◆ **依頼文 1**
レコードのうち、「At what distance from the dry」を含む行から「Answer: higher up」を含む行までを、両端の行も含めて一字一句そのまま書き写してください。

◆ **抽出テキスト**
☆ ☆ ☆ ☆ ☆
ドレミ…という音階は誰が作ったのでしょうか? 音階を世界で初めて作り出したのはピタゴラスだと云われています。紀元前580年~500年頃とされています。ピタゴラスは鍛冶屋の鳴らすハンマーの音に美しく響き合う音とそうでない音を発見しました。中でもハンマーの重さが2:1と3:2のときに特に美しいことを発見し、神の声を聴くため音階の研究に没頭したことから音階が作られたようです。
♪なぜドレミと云われるの?
ではドレミ…という呼び方はどこから来たのでしょうか?それはラテン語の聖歌「聖ヨハネ賛歌」の各節の頭文字「Ut Re Mi Fa Sol La」を使って音を示す言葉とし、これを使って唄を歌う「ドレミ唱法」が確立したことから始まりました。しかし6音しかなかったものが17世紀頃にSiを加えて1オクターブになったと云います。なお、Utは発音し難かったため主(Dominuas)からDoになったとのことです。
♪ドレミは世界共通?
「ド・レ・ミ・ファ・ソ・ラ・シ」というのはイタリア語の読み方です。
日本語では「は・に・ほ・へ・と・い・ろ」が本来の表記です。
英語圏では「C・D・E・F・G・A・B」と表記します。
ドイツ語では「C ツェー・D デー・E エー・F エフ・G ゲー・A アー・H ハー」です。
(ドイツ語でシの音をHとするのはBベーにするとB♭になるからと聞いていたのですが、現在はBビーとB♭ベーを使い分けているのだとか。)
♪ヨナ抜き音階って?
日本の音階はヨナ抜き音階と言われています。
ヨナ抜き音階とは、その名の通りⅣ(ファ)とⅦ(シ)の音を抜いた五音の音階のことです。
つまり、ド・レ・ミ・ファ・ソ・ラ・シ・ド が ド・レ・ミ・※・ソ・ラ・※・ド になるわけです。
日本の明治時代の曲にはこの音階が多いと言われています。
君が代なんか典型例です。一度Ⅶ(シ)が出てきますが、それ以外はすべてヨナ抜きです。
♬演歌は現在でもヨナ抜き音階が主流で、アイドル歌謡、フォーク、ニューミュージック、J-POPの曲のなかにもヨナ抜き音階を使って「日本風」を意識しているものがあります。
☆ ☆ ☆ ☆ ☆
[シーン質問のレコード]
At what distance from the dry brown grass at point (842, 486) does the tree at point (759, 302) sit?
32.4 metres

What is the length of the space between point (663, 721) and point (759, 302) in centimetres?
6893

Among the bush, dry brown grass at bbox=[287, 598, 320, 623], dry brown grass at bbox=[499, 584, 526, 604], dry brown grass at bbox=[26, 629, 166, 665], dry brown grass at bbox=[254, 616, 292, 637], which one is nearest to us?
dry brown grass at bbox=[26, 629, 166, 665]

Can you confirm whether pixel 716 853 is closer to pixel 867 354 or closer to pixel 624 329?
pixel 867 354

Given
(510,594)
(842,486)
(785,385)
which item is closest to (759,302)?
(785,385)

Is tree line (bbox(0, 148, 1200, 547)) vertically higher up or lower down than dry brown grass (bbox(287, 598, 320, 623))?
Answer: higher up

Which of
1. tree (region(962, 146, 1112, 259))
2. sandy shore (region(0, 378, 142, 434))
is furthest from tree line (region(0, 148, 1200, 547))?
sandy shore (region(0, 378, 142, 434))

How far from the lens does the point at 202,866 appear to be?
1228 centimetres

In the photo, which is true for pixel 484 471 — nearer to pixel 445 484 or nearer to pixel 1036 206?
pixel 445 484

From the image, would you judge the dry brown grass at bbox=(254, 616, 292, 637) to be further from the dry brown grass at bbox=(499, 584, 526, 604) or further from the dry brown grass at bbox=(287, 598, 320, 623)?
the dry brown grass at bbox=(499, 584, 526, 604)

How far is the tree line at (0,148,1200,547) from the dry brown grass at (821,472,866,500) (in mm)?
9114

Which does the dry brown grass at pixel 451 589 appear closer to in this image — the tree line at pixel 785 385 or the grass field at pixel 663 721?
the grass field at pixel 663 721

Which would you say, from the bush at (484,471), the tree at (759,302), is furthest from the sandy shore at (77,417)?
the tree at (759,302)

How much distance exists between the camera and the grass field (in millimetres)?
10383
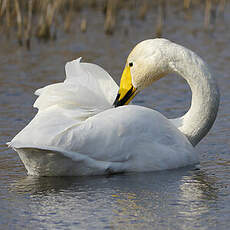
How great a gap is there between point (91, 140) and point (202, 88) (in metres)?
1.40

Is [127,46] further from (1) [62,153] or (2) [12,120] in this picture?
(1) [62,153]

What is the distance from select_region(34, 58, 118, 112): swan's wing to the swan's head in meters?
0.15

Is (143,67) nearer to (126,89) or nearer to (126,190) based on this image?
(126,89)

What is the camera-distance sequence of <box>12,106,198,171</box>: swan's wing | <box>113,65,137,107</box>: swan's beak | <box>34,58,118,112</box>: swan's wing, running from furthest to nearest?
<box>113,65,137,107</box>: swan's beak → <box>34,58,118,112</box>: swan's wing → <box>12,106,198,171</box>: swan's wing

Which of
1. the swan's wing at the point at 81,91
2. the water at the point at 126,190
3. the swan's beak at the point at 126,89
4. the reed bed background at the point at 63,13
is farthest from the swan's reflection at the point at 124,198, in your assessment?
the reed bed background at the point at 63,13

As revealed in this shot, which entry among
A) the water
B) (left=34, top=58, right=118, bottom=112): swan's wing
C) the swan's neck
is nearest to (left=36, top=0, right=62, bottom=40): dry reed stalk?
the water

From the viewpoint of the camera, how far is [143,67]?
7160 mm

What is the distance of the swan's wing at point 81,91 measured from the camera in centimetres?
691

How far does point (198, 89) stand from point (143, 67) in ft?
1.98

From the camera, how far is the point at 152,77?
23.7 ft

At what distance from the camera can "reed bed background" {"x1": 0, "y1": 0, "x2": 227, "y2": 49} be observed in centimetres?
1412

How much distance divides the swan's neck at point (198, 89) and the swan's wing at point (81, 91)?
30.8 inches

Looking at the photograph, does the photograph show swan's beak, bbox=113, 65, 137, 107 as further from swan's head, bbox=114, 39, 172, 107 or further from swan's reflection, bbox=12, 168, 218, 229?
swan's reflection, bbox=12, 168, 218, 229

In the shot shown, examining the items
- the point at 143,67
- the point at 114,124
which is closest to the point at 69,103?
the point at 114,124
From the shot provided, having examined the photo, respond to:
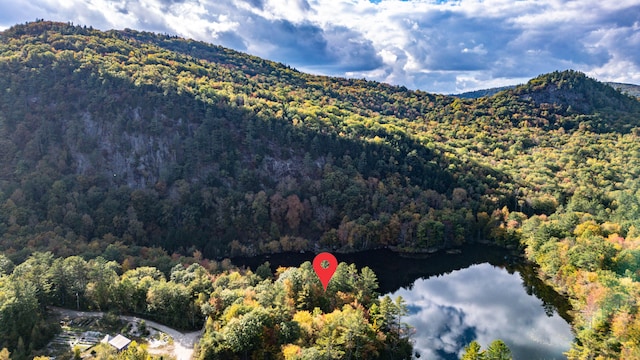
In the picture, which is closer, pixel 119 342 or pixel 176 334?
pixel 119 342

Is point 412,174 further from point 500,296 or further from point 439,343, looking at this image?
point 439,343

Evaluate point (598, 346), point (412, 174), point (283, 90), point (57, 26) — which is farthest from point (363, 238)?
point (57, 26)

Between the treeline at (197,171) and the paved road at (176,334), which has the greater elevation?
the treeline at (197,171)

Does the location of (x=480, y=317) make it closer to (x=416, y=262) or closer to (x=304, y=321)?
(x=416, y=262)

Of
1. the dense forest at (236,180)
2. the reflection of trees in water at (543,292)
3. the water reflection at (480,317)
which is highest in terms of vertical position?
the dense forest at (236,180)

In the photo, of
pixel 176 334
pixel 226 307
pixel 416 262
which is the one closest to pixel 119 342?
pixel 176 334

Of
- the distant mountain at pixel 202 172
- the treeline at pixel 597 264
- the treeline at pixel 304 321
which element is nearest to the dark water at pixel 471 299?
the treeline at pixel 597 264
☆ ☆ ☆ ☆ ☆
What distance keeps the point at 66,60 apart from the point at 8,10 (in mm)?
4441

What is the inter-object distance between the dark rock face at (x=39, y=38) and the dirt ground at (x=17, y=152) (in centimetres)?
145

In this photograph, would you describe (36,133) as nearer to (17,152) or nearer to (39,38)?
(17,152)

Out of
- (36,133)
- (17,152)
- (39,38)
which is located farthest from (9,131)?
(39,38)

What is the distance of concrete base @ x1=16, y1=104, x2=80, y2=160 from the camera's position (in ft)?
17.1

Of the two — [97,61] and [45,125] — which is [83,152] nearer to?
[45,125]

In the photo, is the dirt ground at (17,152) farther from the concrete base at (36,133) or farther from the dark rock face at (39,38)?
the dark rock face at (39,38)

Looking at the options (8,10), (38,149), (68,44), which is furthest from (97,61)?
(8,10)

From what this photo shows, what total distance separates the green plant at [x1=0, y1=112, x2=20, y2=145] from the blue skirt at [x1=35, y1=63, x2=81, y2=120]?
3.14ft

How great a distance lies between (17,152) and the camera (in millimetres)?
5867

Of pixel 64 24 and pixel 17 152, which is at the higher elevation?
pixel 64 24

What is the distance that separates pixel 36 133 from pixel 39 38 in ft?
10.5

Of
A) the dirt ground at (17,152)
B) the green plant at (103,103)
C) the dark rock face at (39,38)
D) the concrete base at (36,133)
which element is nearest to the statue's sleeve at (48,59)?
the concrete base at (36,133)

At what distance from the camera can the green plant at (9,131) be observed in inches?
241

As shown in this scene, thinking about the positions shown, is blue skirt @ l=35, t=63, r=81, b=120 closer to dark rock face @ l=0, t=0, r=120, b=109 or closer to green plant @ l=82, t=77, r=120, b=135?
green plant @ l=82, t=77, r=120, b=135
☆ ☆ ☆ ☆ ☆
◆ **依頼文 2**
ドレミの音階についての文章で、現在もヨナ抜き音階が使われているとして挙げられている音楽のジャンルをすべて列挙してください。

◆ **出力結果 1**
At what distance from the dry brown grass at point (842, 486) does the tree at point (759, 302) sit?
32.4 metres

What is the length of the space between point (663, 721) and point (759, 302) in centimetres?
6893

Among the bush, dry brown grass at bbox=[287, 598, 320, 623], dry brown grass at bbox=[499, 584, 526, 604], dry brown grass at bbox=[26, 629, 166, 665], dry brown grass at bbox=[254, 616, 292, 637], which one is nearest to us?
dry brown grass at bbox=[26, 629, 166, 665]

Can you confirm whether pixel 716 853 is closer to pixel 867 354 or closer to pixel 624 329?
pixel 867 354

Given
(510,594)
(842,486)
(785,385)
which item is closest to (759,302)?
(785,385)

Is tree line (bbox(0, 148, 1200, 547)) vertically higher up or lower down than dry brown grass (bbox(287, 598, 320, 623))?
Answer: higher up

◆ **出力結果 2**
演歌、アイドル歌謡、フォーク、ニューミュージック、J-POP